Clowse also noted “surprisingly good” outcomes among the mothers, which included no deaths, “one patient who had a preterm induction for maternal pulmonary decompensation,” “one patient intubated for an asthma flare mid-pregnancy with EGPA” and four women with volume overload after delivery.

“That [volume overload] goes back to our patients who have cardiopulmonary compromise, and the shift in fluids postpartum can be really hazardous for those patients,” Clowse said.

“I actually usually beg the OBs to keep those patients in the hospital for a little bit longer because they can look great for the first couple of days, and then the wheels come off a couple days later,” Clowse continued.

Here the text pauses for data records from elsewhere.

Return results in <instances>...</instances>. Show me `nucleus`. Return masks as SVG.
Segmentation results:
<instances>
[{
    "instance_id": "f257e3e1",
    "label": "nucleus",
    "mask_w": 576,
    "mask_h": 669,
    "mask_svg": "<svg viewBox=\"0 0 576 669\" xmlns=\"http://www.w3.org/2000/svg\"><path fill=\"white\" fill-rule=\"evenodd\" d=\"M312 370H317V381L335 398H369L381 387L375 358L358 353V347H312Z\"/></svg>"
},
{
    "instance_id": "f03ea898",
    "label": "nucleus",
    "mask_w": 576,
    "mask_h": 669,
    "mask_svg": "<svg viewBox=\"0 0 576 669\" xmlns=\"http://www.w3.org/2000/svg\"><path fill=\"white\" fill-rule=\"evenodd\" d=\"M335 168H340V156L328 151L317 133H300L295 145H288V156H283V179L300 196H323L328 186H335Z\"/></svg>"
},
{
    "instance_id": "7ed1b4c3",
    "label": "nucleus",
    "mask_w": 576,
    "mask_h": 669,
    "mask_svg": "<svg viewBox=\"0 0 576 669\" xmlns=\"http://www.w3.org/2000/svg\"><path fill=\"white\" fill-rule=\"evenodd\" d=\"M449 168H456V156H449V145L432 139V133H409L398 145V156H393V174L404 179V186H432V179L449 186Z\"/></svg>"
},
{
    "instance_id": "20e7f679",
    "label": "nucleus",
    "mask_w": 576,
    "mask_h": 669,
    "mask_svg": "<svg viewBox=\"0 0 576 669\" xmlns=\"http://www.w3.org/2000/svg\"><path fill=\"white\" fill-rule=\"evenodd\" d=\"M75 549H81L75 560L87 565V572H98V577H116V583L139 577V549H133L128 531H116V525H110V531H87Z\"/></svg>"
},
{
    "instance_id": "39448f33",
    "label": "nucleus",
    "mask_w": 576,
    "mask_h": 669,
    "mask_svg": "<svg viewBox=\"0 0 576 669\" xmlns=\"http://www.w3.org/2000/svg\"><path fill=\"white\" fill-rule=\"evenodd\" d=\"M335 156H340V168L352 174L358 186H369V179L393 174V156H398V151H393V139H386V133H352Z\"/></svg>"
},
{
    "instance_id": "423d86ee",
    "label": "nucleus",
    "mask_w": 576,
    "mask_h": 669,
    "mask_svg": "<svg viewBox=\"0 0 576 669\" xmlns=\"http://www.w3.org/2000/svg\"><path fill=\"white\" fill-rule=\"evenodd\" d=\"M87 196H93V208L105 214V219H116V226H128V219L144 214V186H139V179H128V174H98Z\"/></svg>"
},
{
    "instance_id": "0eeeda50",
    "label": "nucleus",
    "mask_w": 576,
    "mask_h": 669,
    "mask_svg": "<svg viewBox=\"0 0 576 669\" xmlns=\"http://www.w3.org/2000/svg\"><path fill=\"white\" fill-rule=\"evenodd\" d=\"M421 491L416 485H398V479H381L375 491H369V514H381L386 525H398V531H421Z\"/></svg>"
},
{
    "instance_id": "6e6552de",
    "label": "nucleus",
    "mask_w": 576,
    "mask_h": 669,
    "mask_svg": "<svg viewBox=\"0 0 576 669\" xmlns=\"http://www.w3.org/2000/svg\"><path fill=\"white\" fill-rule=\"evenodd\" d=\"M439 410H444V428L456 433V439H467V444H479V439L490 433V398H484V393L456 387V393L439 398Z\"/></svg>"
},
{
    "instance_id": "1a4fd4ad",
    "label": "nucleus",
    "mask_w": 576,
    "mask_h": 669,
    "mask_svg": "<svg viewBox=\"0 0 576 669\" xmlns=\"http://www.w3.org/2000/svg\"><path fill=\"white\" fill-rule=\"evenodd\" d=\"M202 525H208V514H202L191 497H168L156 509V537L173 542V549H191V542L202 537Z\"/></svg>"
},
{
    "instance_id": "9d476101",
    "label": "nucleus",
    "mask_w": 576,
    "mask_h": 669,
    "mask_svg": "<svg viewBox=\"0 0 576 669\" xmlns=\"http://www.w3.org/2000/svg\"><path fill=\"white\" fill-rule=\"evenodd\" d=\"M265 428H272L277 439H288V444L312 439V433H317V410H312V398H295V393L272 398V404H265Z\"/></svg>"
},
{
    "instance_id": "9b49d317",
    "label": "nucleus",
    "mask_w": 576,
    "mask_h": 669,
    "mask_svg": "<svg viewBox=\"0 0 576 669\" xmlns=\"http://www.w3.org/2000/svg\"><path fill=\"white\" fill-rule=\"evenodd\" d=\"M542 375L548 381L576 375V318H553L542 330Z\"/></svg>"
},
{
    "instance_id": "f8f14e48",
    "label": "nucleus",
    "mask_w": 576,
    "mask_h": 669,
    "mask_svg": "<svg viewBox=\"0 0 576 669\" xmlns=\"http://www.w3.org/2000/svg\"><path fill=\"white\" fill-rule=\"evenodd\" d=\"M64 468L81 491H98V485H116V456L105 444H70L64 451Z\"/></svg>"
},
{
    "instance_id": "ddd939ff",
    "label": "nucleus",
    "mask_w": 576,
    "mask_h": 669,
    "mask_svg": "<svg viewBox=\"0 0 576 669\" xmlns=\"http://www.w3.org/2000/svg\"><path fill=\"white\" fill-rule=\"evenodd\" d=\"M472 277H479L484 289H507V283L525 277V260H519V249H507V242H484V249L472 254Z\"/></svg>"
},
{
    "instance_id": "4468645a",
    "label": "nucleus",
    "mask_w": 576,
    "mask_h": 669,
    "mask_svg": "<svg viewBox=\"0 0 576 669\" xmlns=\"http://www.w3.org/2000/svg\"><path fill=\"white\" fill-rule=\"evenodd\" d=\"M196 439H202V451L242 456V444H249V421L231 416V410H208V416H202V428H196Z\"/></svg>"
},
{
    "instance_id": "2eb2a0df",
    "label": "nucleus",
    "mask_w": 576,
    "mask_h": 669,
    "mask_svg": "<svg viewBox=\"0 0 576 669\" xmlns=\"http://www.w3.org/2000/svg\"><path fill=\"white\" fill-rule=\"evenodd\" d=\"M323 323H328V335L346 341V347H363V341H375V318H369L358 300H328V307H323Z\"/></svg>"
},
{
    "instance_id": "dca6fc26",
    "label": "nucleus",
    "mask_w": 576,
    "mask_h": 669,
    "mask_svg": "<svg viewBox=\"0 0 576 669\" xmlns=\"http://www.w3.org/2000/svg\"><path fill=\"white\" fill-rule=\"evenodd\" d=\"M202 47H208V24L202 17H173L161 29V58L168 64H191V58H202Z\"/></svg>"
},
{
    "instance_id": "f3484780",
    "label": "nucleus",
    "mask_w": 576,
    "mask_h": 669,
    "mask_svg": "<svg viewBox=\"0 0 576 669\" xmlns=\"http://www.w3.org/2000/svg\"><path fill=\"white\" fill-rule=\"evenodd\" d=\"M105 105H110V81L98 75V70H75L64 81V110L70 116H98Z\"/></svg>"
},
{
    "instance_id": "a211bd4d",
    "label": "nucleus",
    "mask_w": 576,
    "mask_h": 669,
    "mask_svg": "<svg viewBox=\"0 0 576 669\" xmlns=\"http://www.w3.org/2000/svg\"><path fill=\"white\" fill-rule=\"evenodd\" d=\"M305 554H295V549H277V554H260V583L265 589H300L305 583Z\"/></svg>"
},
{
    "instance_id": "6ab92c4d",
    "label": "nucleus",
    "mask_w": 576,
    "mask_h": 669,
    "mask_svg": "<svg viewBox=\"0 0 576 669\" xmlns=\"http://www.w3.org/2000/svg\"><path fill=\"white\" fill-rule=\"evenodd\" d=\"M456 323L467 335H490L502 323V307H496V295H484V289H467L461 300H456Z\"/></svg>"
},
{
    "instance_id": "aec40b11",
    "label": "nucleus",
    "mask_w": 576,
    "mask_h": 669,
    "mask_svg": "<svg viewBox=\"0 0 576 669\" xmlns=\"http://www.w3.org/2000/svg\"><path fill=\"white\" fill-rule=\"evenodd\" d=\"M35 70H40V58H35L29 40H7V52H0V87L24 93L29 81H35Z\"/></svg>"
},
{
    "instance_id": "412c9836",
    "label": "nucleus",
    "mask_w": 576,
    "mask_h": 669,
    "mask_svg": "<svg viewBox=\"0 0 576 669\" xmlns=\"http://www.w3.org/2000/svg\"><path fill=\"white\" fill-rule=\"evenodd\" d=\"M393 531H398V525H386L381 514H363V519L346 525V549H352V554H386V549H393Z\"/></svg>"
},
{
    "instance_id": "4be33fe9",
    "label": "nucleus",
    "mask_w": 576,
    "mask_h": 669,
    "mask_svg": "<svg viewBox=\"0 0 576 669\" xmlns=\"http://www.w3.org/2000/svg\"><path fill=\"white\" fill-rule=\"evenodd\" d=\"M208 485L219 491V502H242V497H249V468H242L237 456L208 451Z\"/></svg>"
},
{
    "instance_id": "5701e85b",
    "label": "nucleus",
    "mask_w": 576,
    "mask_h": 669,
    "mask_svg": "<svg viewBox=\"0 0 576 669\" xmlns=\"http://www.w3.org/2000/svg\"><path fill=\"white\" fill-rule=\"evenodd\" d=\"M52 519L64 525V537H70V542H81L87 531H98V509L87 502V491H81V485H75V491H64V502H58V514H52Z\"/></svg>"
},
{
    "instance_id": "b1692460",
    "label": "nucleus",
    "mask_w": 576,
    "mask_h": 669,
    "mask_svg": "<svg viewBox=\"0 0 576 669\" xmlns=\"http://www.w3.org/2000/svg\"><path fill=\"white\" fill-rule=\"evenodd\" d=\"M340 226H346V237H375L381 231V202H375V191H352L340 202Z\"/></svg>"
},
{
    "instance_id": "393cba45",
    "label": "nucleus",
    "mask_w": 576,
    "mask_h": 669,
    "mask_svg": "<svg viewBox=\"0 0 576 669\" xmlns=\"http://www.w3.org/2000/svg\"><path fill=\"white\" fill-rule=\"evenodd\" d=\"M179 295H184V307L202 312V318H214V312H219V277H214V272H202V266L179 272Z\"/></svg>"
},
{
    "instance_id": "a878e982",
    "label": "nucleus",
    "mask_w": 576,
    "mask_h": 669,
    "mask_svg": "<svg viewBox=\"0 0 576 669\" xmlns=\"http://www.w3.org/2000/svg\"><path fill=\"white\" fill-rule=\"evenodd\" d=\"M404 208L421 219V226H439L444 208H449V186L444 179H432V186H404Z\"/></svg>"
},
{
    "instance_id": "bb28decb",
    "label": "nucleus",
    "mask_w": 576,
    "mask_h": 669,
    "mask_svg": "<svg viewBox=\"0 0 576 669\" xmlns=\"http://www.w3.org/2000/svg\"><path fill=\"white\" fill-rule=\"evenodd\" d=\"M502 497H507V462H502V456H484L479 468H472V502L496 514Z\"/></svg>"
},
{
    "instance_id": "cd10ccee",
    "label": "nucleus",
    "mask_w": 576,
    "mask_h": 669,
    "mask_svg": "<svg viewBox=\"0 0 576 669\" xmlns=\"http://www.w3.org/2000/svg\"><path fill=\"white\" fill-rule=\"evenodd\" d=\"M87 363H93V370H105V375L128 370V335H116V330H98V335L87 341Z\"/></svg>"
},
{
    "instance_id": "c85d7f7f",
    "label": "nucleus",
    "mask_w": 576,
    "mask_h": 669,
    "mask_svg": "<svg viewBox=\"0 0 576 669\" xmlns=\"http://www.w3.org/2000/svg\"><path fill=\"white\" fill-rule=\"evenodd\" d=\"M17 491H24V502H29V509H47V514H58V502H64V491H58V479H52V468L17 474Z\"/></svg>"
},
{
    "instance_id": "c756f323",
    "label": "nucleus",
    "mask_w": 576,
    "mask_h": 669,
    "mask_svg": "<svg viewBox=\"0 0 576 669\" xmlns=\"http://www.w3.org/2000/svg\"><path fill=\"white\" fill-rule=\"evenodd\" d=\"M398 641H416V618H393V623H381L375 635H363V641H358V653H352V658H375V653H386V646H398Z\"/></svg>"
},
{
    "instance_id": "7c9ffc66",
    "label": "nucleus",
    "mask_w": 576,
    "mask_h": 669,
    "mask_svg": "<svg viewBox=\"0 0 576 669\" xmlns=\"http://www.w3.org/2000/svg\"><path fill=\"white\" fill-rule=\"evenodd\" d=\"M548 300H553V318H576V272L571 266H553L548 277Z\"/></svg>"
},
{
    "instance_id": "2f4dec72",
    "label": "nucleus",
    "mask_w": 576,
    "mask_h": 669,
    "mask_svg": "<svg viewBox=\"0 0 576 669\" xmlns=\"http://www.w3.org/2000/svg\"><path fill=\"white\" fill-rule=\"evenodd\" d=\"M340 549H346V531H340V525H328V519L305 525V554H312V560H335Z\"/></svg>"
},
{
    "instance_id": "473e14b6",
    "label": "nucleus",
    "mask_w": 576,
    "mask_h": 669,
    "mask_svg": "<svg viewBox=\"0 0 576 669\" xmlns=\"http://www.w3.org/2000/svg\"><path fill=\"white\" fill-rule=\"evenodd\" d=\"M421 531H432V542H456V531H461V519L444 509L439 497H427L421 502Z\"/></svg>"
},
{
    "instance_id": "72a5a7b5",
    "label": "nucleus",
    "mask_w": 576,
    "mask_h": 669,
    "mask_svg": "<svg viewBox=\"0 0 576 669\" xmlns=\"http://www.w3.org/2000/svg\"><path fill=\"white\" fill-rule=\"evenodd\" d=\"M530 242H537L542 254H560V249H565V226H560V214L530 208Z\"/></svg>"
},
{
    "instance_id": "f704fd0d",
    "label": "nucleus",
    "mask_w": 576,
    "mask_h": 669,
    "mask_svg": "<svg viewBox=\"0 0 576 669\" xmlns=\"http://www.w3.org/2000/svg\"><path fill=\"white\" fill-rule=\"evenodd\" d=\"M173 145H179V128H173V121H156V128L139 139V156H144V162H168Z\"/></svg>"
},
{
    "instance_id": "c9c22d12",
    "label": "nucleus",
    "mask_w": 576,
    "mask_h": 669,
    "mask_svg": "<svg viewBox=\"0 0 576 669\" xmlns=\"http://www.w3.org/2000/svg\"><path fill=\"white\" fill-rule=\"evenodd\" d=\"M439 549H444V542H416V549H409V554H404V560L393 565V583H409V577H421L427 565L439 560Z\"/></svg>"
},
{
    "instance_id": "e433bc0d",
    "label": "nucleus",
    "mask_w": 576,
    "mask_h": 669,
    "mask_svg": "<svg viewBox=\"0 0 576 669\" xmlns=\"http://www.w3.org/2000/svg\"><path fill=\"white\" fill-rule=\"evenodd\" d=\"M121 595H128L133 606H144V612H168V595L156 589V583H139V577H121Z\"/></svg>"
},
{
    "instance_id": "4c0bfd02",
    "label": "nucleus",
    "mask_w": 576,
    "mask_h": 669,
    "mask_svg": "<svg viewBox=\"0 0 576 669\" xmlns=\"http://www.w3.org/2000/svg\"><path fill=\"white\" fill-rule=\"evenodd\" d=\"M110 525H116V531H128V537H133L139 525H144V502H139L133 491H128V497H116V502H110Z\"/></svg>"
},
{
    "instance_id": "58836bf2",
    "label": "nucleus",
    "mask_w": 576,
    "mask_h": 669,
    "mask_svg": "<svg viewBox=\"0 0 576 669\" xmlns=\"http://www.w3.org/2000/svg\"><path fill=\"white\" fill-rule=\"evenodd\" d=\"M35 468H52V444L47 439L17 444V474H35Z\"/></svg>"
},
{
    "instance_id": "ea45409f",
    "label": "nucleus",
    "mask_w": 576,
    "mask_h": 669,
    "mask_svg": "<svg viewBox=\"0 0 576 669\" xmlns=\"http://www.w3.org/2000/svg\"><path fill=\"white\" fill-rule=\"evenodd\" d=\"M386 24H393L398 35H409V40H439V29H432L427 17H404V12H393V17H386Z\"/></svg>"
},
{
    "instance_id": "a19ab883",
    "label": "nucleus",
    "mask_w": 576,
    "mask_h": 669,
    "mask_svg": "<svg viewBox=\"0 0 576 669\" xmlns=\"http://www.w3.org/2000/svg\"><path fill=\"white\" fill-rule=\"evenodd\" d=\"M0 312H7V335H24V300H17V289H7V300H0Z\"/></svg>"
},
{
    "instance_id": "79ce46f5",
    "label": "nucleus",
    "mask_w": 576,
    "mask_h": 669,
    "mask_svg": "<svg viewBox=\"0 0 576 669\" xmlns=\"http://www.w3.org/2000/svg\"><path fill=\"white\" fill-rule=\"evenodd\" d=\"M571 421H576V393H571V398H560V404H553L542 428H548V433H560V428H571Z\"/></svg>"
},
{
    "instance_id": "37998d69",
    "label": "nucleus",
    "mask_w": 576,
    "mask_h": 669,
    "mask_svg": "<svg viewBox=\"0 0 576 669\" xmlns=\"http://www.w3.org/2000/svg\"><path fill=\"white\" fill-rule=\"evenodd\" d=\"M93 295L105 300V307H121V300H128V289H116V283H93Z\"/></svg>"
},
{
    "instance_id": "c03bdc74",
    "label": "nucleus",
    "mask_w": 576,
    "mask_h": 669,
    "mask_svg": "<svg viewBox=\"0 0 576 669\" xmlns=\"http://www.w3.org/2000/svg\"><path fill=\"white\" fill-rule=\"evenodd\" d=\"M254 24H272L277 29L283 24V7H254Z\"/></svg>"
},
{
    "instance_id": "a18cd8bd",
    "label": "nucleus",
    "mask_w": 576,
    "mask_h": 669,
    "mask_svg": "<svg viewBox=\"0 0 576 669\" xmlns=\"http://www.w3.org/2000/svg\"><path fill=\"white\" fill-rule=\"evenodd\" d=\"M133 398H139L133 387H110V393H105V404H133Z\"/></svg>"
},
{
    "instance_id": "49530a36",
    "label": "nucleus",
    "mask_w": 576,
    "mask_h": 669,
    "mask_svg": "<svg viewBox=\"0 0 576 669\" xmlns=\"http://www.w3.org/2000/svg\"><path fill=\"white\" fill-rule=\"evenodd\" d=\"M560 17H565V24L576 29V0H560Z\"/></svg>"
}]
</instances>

Moving beyond this study, Clowse said she was disappointed in her search for more research on pregnancies in women with chronic lung disease.

One study she did discover and mention during her presentation included women with interstitial pneumonia with autoimmune features.

Taking the form of a chart review, researchers observed low documentation of contraception/family planning in pulmonary doctor notes (32%) and rheumatology doctor notes (57%) of these patients, according to Clowse’s slides.

“Interestingly, 80% of the patients were taking a teratogen, and there was no increase in contraception documentation in that population,” Clowse said. “That’s what I see over and over again. Even though we think it matters most with our patients taking a teratogen, somehow doctors still don’t really write down what kind of birth control people are on.”

According to Clowse, there are three factors that women who are sick and pregnant frequently have that lead to a sick baby: lack of planning, incompatible or no medications and active/unstable disease.